Text shown:
It should be noted that S. coelicolor DnaA, like that of Mycobacterium tuberculosis , binds DnaA box(es), particularly weak ones, more efficiently in the presence of ATP (figure 2b(ii)). Interestingly, we found that the affinity of AdpA protein for A boxes was substantially reduced in the presence of ATP. As shown in SPR analyses (figure 2b(i)), ATP at the same concentration used for DnaA-binding experiments nearly completely abolished binding of AdpA to the AdpA boxes. To confirm this intriguing observation, we cross-linked AdpA and DNA in the presence of increasing amounts of ATP (figure 2b(iii)). In this assay, ATP prevented the formation of AdpA–DNA complexes in a concentration-dependent manner, an outcome consistent with the results obtained by SPR analysis. Interestingly, a similar effect was also observed in the presence of ADP (see electronic supplementary material, figure S1b), which suggests that the energy status (ATP/ADP) of the cell does not exert influence on binding of this protein to DNA.
In summary, our results show that AdpA and DnaA proteins compete for oriC-binding in an ATP-dependent complementary manner, such that the presence of ATP favours DnaA binding, and the absence of ATP favours AdpA binding.

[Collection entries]
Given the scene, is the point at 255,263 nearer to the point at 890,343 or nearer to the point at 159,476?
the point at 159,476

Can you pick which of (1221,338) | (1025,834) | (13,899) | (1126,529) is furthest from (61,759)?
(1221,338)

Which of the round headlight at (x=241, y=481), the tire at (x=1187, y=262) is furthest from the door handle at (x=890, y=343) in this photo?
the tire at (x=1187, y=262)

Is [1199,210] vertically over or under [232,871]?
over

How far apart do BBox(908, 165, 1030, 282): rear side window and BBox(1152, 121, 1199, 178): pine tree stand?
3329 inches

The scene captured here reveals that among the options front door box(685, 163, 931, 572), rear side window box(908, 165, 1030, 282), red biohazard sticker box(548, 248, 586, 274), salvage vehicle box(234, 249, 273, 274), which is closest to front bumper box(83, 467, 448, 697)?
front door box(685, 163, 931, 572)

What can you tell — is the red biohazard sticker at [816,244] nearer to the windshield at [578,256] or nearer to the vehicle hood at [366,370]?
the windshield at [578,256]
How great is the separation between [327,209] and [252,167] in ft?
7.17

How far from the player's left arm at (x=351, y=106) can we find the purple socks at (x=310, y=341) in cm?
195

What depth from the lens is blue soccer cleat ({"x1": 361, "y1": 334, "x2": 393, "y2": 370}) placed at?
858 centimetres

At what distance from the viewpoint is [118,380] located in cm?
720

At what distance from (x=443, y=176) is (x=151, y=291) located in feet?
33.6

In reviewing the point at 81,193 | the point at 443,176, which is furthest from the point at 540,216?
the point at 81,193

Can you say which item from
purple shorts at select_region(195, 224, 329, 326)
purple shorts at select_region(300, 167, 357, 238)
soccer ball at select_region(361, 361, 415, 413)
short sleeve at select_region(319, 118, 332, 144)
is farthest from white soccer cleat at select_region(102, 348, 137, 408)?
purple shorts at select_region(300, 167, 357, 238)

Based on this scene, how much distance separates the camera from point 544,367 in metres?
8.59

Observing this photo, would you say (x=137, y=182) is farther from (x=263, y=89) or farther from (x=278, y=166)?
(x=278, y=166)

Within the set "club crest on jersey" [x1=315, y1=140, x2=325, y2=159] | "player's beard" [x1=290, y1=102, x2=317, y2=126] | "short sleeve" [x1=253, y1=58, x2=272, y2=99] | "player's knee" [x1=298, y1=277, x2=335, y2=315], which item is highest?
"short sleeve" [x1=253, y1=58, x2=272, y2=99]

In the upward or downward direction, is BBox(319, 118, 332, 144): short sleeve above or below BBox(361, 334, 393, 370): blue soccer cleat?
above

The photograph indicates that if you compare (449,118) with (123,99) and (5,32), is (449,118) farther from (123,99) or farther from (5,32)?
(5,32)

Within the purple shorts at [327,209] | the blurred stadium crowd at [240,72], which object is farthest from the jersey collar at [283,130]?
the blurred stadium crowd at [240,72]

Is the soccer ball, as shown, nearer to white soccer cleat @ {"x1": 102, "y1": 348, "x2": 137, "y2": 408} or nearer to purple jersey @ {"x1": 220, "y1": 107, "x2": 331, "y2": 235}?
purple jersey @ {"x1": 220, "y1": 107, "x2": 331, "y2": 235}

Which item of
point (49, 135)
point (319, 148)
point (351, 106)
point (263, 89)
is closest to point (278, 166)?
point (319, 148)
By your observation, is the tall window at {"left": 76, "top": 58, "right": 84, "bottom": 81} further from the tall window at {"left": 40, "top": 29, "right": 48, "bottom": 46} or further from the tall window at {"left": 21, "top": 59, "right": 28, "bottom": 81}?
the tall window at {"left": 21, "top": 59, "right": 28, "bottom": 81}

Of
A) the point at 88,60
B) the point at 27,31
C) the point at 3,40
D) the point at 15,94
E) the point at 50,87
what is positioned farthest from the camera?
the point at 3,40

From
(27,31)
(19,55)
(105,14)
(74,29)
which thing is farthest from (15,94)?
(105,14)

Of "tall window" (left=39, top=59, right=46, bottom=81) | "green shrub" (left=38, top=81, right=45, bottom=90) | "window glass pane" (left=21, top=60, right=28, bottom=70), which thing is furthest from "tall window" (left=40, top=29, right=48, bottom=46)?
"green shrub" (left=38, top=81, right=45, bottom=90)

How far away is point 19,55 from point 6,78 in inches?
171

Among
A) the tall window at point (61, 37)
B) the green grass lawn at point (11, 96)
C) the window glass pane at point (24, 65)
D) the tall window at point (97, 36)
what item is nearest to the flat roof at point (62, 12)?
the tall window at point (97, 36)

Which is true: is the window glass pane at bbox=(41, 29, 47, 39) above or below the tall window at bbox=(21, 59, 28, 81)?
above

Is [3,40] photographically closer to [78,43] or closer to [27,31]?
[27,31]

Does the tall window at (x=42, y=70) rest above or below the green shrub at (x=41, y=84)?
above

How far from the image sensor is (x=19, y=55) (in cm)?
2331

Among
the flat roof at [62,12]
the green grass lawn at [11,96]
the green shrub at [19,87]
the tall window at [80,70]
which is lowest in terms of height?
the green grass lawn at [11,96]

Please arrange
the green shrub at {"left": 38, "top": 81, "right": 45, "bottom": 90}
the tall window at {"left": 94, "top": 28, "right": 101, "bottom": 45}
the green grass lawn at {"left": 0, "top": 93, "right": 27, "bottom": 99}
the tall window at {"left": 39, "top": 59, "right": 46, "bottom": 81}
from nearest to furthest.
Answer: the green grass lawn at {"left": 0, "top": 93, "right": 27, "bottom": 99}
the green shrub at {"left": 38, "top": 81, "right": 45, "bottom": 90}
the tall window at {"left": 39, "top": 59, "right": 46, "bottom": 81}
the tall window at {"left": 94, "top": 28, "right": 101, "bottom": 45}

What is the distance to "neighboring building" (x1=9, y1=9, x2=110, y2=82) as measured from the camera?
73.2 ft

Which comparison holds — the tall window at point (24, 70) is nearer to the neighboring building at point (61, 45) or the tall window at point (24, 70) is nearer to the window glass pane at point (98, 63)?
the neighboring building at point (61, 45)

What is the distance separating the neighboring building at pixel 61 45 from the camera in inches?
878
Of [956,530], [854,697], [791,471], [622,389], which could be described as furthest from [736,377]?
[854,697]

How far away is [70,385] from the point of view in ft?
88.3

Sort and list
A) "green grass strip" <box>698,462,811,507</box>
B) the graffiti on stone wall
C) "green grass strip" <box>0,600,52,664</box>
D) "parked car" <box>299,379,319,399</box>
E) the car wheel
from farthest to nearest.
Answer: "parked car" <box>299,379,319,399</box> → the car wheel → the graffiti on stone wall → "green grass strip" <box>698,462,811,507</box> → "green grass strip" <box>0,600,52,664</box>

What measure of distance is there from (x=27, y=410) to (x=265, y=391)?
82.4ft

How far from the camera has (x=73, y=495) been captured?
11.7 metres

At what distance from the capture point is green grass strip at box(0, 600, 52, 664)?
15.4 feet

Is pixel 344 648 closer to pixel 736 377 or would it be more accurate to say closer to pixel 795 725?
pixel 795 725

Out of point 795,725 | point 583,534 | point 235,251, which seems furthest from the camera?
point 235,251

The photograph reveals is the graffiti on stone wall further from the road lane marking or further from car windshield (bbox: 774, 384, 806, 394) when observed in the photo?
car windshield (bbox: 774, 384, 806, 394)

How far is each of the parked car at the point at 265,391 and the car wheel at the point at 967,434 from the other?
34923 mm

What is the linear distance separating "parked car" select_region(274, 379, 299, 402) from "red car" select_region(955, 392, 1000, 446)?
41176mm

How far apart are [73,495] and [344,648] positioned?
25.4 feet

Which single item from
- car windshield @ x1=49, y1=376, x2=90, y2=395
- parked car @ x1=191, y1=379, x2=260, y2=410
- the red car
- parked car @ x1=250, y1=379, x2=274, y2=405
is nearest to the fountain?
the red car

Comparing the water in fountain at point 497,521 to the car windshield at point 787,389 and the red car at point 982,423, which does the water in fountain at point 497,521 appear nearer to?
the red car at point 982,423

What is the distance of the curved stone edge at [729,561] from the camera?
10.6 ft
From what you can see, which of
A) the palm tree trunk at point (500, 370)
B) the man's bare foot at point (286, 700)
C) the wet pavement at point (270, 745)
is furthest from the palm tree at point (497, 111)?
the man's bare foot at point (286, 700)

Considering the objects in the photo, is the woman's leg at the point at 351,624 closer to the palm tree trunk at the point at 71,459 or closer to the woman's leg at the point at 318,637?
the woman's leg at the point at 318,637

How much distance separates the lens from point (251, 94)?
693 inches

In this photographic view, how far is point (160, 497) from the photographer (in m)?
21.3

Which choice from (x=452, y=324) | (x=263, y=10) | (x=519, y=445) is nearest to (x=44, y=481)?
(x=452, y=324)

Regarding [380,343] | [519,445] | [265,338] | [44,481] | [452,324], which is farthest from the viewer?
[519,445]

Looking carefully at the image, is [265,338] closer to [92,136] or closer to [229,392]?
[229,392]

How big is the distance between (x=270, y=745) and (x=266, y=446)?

Work order: Reproduce the part of the passage on AdpA and DnaA binding between "In summary, our" and "favours AdpA binding.", inclusive. Work only from the passage on AdpA and DnaA binding, not from the records.

Solution:
In summary, our results show that AdpA and DnaA proteins compete for oriC-binding in an ATP-dependent complementary manner, such that the presence of ATP favours DnaA binding, and the absence of ATP favours AdpA binding.